**What this task involves**
Render everything from the line containing "Is the windshield" down to the final line of the items as a Markdown table with the columns Row and Text. Number each line in Row and skip blank lines.

**Dataset excerpts**
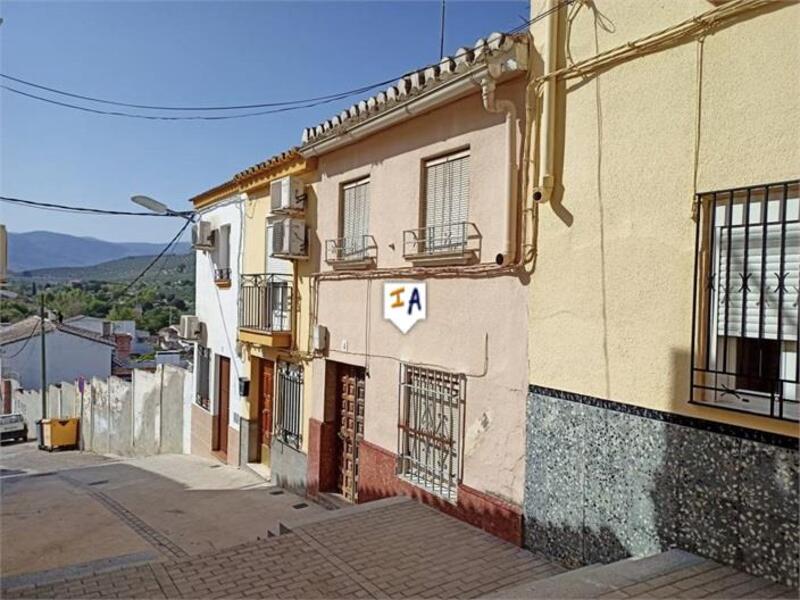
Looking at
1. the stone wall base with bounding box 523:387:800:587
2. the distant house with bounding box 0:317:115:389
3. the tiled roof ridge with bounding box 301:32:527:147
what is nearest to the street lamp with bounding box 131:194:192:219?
the tiled roof ridge with bounding box 301:32:527:147

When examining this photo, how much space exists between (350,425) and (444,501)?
3.23 m

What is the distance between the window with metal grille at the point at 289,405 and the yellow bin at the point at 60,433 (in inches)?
776

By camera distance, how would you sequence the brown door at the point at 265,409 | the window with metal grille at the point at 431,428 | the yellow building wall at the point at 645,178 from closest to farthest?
the yellow building wall at the point at 645,178
the window with metal grille at the point at 431,428
the brown door at the point at 265,409

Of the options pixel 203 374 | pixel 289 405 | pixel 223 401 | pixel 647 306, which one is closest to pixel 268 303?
pixel 289 405

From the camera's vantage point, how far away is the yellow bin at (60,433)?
2709 centimetres

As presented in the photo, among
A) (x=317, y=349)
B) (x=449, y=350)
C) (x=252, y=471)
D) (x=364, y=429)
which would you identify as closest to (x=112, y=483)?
(x=252, y=471)

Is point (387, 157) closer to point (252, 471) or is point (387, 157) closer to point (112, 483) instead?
point (252, 471)

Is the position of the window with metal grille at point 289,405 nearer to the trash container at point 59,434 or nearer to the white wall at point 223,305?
the white wall at point 223,305

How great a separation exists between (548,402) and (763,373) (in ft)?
6.90

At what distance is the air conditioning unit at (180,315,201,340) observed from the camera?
17047 mm

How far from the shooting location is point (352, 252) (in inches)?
400

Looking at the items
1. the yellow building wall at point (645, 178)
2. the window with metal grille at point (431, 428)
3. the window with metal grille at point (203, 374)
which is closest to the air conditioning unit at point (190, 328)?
the window with metal grille at point (203, 374)

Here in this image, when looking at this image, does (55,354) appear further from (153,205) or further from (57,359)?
(153,205)

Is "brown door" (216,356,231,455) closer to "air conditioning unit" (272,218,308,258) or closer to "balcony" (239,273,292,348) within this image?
"balcony" (239,273,292,348)
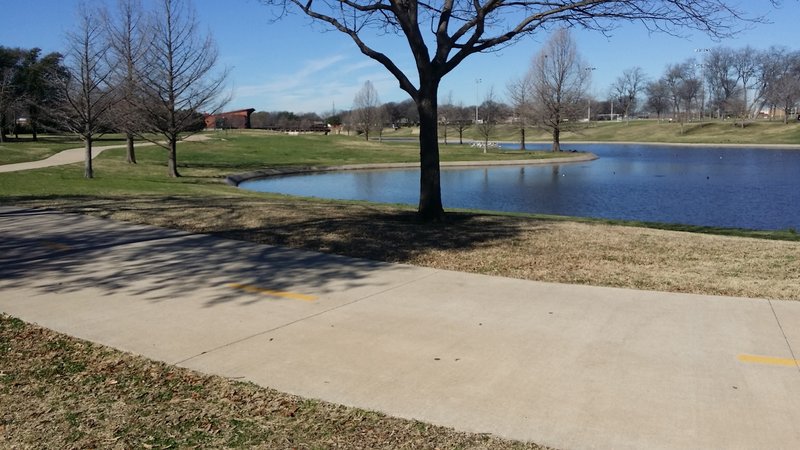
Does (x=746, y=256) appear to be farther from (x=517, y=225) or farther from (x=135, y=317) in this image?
(x=135, y=317)

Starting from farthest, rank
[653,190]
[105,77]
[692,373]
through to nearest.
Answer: [653,190], [105,77], [692,373]

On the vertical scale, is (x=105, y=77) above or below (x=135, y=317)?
above

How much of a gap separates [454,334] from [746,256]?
5.24m

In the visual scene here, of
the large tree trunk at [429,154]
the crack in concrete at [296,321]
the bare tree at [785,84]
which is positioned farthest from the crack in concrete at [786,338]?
the bare tree at [785,84]

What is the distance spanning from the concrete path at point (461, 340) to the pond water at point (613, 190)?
1304 centimetres

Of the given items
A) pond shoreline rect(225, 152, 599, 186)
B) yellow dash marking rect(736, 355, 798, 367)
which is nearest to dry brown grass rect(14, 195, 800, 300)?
yellow dash marking rect(736, 355, 798, 367)

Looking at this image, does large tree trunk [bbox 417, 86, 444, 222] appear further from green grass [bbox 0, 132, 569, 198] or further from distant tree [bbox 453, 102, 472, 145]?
distant tree [bbox 453, 102, 472, 145]

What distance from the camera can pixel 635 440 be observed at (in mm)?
3412

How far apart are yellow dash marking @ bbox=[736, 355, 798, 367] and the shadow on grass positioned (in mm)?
3527

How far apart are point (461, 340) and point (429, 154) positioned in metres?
6.85

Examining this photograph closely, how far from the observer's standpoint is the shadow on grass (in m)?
6.92

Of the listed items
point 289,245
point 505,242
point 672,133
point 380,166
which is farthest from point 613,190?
point 672,133

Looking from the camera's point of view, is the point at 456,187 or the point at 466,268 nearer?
the point at 466,268

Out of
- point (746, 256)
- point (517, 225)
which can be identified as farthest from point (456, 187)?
point (746, 256)
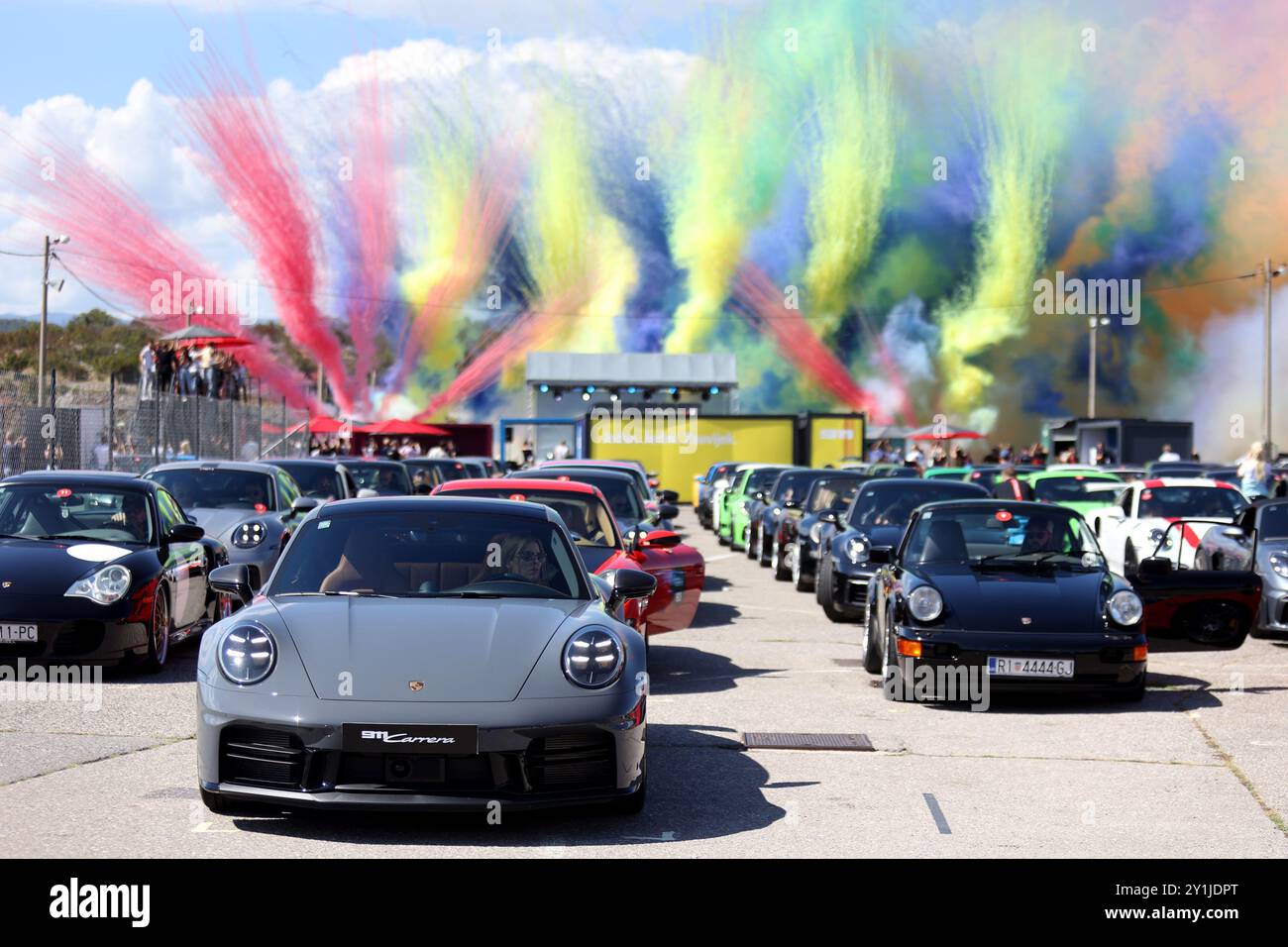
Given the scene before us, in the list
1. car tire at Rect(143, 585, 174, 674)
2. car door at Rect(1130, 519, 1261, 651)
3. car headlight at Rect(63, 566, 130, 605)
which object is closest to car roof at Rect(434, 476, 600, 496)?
car tire at Rect(143, 585, 174, 674)

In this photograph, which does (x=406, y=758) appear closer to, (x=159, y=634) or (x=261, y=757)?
(x=261, y=757)

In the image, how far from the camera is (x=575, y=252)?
8625 cm

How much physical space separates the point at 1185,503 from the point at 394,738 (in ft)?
46.0

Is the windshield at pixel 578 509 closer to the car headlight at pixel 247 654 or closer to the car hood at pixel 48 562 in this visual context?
the car hood at pixel 48 562

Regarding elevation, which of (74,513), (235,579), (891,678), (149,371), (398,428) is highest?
(149,371)

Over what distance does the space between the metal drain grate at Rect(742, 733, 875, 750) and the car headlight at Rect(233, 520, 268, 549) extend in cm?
675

**Expected answer**
| Row | Text |
|---|---|
| 1 | Is the windshield at pixel 578 509 closer to the car headlight at pixel 247 654 or closer to the car hood at pixel 48 562 in this visual context? |
| 2 | the car hood at pixel 48 562 |
| 3 | Regarding elevation, which of (74,513), (235,579), (891,678), (149,371), (398,428) is highest? |
| 4 | (149,371) |
| 5 | Over what distance does the space between the metal drain grate at Rect(742, 733, 875, 750) and the car headlight at Rect(233, 520, 268, 549) extend in cm? |
| 6 | 675 |